In a completely zany adaption of Harryhausen’s fantasy feature, Visible Fictions — a Scottish theater company — will retell the classic tale using dozens of action figures, a wooden cart and a seafaring craft composed of newspaper. The show will be held at Beverly Hills’ Wallis Annenberg Center for the Performing Arts from Thursday, Jan. 23 to Sunday, Feb. 2.
The play, intended for audiences eight and older, stars Tim Settle and Neil Thomas in 23 roles including Jason, Hercules, Orpheus and the rest of his crew, as well as a Cyclops, Furies and all the other outlandish creatures populating the ancient Greek myth.
PHOTOS: Wallis Annenberg Center for the Performing Arts Kicks Off With Star-Studded Gala
“It’s kind of like two little boys who maybe have seen the movie on a wet afternoon and they can’t go out to play so they play with whatever’s at hand,” Settle tells The Hollywood Reporter. “They’ve got action figures, they’ve got paper they can make into boats, they’ve got sticks they can use as swords.”
In the production, Settle and Thomas arrive on stage pushing a wooden cart that doubles as a ship carrying all the dolls, toys and other props. Along the way there are off-the-cuff jokes, pop references and nods to classic movies like Jaws and Titanic.
By Settle’s own count, he has performed the show 530 times over the years and in that time they’ve never received anything less than sterling reviews.
The best reviews didn’t come from critics but from theater owners at a showcase for IPAY (International Performing Arts for Youth), where productions are booked at venues throughout North America. “We’d been warned by the director and our promoter that these people have seen show after show after show, so expect no reaction and just do it and hopefully we get some touring out of it,” says Settle. In the end, they got a standing ovation and were booked solid. That was six years ago and today they’re still touring.
Unfortunately Harryhausen, who died at age 92 last May, never got to see the show. But director Douglas Irvine approached the animator when they began their run requesting he write an intro to the play.
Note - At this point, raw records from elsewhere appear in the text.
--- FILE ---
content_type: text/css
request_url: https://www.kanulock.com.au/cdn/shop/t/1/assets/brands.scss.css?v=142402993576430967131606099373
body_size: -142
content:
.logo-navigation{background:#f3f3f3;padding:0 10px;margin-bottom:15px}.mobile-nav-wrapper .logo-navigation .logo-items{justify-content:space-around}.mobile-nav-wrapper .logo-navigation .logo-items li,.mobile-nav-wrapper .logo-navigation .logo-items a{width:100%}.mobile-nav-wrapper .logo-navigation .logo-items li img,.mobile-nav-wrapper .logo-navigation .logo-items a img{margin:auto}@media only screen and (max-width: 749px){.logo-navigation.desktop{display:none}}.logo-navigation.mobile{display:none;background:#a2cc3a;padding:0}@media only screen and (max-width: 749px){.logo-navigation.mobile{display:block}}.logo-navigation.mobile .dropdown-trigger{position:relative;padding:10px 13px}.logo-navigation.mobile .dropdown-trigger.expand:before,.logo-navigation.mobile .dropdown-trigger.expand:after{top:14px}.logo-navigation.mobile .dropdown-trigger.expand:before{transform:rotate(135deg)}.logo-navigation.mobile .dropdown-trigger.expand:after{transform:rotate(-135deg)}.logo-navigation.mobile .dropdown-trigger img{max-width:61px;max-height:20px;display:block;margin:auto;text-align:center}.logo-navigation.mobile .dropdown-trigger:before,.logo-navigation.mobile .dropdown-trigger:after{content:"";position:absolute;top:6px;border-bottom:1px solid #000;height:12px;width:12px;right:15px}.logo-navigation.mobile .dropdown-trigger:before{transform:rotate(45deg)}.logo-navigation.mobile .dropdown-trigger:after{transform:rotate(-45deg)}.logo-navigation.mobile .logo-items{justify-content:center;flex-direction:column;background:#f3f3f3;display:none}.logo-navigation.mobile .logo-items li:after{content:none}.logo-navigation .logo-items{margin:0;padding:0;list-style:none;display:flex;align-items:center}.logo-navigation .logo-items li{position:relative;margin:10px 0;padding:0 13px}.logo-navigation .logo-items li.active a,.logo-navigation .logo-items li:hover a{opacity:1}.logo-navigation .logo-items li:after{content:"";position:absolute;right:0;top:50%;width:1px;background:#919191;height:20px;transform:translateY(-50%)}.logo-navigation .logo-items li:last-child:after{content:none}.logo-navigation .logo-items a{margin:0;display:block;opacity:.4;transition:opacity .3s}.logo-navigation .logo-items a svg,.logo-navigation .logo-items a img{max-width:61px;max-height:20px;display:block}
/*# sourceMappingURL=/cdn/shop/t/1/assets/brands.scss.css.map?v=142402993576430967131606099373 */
Harryhausen turned them down but wrote a lengthy letter back wishing them all the best.
“He could have written the forward in the time he spent to write it,” Settle says laughingly. “But the guy was a genius and to be approached by a theater company he doesn’t know to be asked that, I do understand why he did write the letter back to say ‘No thank you.’ ” (The producer and effects creator, whose stop-motion technique was called Dynamation, also did the effects on 20 Million Miles to Earth, The Beast from 20 Fathoms and The 7th Voyage of Sinad.)
Running a brisk 65 minutes in the Annenberg’s Lovelace Theater (9390 Santa Monica Blvd.), matinees are preceded by improv workshops for youngsters as well as boat-making activities using newspaper and origami techniques.